Essar pulls out of Zim. . . Zisco risks collapse


“The Zisco deal is not just a normal deal…it is a very complicated deal”.

AN Indian investor has pulled out of the Zimbabwe Iron and Steel Company (Zisco) and stopped engagement with government on the planned revival of the Redcliff-based steel producer due to complications involving the steel-maker’s global debts, the Financial Gazette has learnt.
The move effectively seals the fate of the deal, which first stalled due to bickering within the inclusive government over mineral concessions. The deal later suffered from government pressure to have the Indian firm takeover all government debts.
Essar Africa Holdings Limited (EAHL) took over the beleaguered steelmaker, which had been rebranded NewZim Steel in 2011.
Zisco was once one of Africa’s largest integrated steelworks.
The takeover was widely publicised with government and EAHL jointly announcing, at the official handover ceremony on August 3, 2011, the launch of two entities, NewZim Steel (Private) Limited and NewZim Minerals (Private) Limited.
NewZim Minerals was earmarked to takeover vast iron ore deposits formerly held by Zisco but the deal was stalled by bickering within the inclusive government, which ended with elections in 2013 that delivered a landslide victory for ZANU-PF, which went on to form its own government.
Reports have previously suggested that EAHL had been contemplating pulling out of Zimbabwe over delays in finalising its rights over iron ore claims that anchored its takeover of the beleaguered steelmaker.
But these reports had been vehemently denied.
Last week, Minister of Industry and Commerce, Mike Bimha, however, said the Indian firm had finally ditched Zimbabwe after endless battles to resolve Zisco’s indebtedness and other issues.
“So the investor had to take a break and said when you are ready, we will come back,” said Bimha while addressing a Zimbabwe National Chamber of Commerce (ZNCC) conference.
He indicated that it was not clear if Essar would come back to Zimbabwe, saying: “There are few investors who will come back after taking a break. When they do come back, things would have changed. The prices of steel are not static.” He said it was therefore impossible for him to say when operations would resume at Zisco.

REQUIREMENT A:
Reproduce word for word everything in the Zisco article from "But these reports" down to "resume at Zisco.".
REQUIREMENT B:
In the Zisco article, on what date did the government and EAHL hold the official handover ceremony?

STUDY MATERIAL:
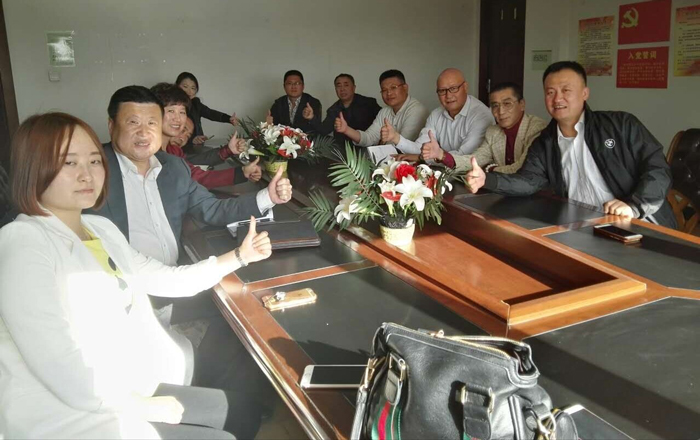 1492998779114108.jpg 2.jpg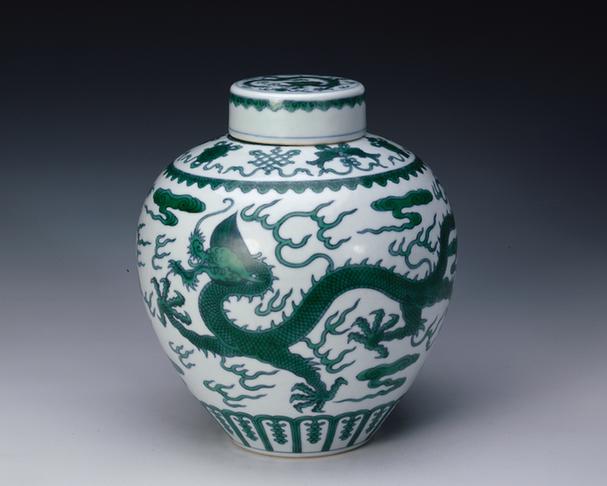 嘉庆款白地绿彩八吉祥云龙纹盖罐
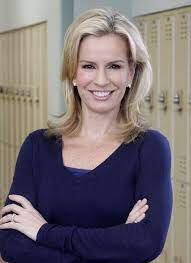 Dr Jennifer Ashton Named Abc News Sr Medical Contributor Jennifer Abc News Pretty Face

==

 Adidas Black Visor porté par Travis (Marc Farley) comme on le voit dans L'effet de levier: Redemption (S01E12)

RESPONSE A:
But these reports had been vehemently denied.
Last week, Minister of Industry and Commerce, Mike Bimha, however, said the Indian firm had finally ditched Zimbabwe after endless battles to resolve Zisco’s indebtedness and other issues.
“So the investor had to take a break and said when you are ready, we will come back,” said Bimha while addressing a Zimbabwe National Chamber of Commerce (ZNCC) conference.
He indicated that it was not clear if Essar would come back to Zimbabwe, saying: “There are few investors who will come back after taking a break. When they do come back, things would have changed. The prices of steel are not static.” He said it was therefore impossible for him to say when operations would resume at Zisco.

RESPONSE B:
August 3, 2011